** THE TASK **
Please repeat, exactly as written, the line containing "scientific name: Odocoileus" and every line after it through the end of the records below.

Saved data entries:
- Opening Delimiter -

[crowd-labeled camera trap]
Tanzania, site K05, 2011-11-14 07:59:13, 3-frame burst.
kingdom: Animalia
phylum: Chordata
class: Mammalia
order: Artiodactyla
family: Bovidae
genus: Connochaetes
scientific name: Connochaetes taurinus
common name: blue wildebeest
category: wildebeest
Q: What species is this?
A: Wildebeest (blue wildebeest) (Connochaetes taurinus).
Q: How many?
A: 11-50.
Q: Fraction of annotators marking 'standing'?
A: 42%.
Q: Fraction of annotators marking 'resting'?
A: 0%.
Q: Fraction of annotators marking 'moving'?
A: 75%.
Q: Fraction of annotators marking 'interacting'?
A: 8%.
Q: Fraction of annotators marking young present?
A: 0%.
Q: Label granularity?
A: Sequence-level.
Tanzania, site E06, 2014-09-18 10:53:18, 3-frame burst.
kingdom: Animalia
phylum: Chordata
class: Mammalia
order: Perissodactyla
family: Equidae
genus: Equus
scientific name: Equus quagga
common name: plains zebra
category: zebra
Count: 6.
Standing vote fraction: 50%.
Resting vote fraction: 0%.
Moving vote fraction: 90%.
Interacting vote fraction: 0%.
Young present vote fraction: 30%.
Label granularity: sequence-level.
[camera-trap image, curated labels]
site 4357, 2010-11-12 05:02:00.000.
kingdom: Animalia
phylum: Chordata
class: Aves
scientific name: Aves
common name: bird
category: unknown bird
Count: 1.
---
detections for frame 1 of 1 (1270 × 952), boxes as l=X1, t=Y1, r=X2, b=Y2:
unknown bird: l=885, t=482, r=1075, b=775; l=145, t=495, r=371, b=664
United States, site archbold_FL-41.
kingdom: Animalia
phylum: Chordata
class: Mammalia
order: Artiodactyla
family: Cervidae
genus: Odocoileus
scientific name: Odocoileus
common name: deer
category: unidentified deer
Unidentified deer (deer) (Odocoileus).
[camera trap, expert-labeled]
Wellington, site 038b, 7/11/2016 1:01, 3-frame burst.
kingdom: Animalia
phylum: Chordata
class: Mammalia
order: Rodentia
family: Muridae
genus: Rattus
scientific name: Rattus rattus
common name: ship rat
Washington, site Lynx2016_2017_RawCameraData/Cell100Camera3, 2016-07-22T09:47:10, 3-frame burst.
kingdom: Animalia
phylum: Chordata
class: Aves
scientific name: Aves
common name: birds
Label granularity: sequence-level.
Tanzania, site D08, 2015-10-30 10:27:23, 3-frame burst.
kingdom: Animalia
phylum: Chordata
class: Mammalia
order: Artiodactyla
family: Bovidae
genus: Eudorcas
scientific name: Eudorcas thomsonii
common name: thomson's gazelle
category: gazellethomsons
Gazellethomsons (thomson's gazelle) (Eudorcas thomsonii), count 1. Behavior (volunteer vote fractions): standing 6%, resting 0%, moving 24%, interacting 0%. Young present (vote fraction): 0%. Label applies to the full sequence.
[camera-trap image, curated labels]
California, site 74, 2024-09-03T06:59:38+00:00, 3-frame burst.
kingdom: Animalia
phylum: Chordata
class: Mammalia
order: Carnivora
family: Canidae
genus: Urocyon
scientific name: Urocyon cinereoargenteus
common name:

- Closing Delimiter -

** SOLUTION BELOW **
scientific name: Odocoileus
common name: deer
category: unidentified deer
Unidentified deer (deer) (Odocoileus).
[camera trap, expert-labeled]
Wellington, site 038b, 7/11/2016 1:01, 3-frame burst.
kingdom: Animalia
phylum: Chordata
class: Mammalia
order: Rodentia
family: Muridae
genus: Rattus
scientific name: Rattus rattus
common name: ship rat
Washington, site Lynx2016_2017_RawCameraData/Cell100Camera3, 2016-07-22T09:47:10, 3-frame burst.
kingdom: Animalia
phylum: Chordata
class: Aves
scientific name: Aves
common name: birds
Label granularity: sequence-level.
Tanzania, site D08, 2015-10-30 10:27:23, 3-frame burst.
kingdom: Animalia
phylum: Chordata
class: Mammalia
order: Artiodactyla
family: Bovidae
genus: Eudorcas
scientific name: Eudorcas thomsonii
common name: thomson's gazelle
category: gazellethomsons
Gazellethomsons (thomson's gazelle) (Eudorcas thomsonii), count 1. Behavior (volunteer vote fractions): standing 6%, resting 0%, moving 24%, interacting 0%. Young present (vote fraction): 0%. Label applies to the full sequence.
[camera-trap image, curated labels]
California, site 74, 2024-09-03T06:59:38+00:00, 3-frame burst.
kingdom: Animalia
phylum: Chordata
class: Mammalia
order: Carnivora
family: Canidae
genus: Urocyon
scientific name: Urocyon cinereoargenteus
common name:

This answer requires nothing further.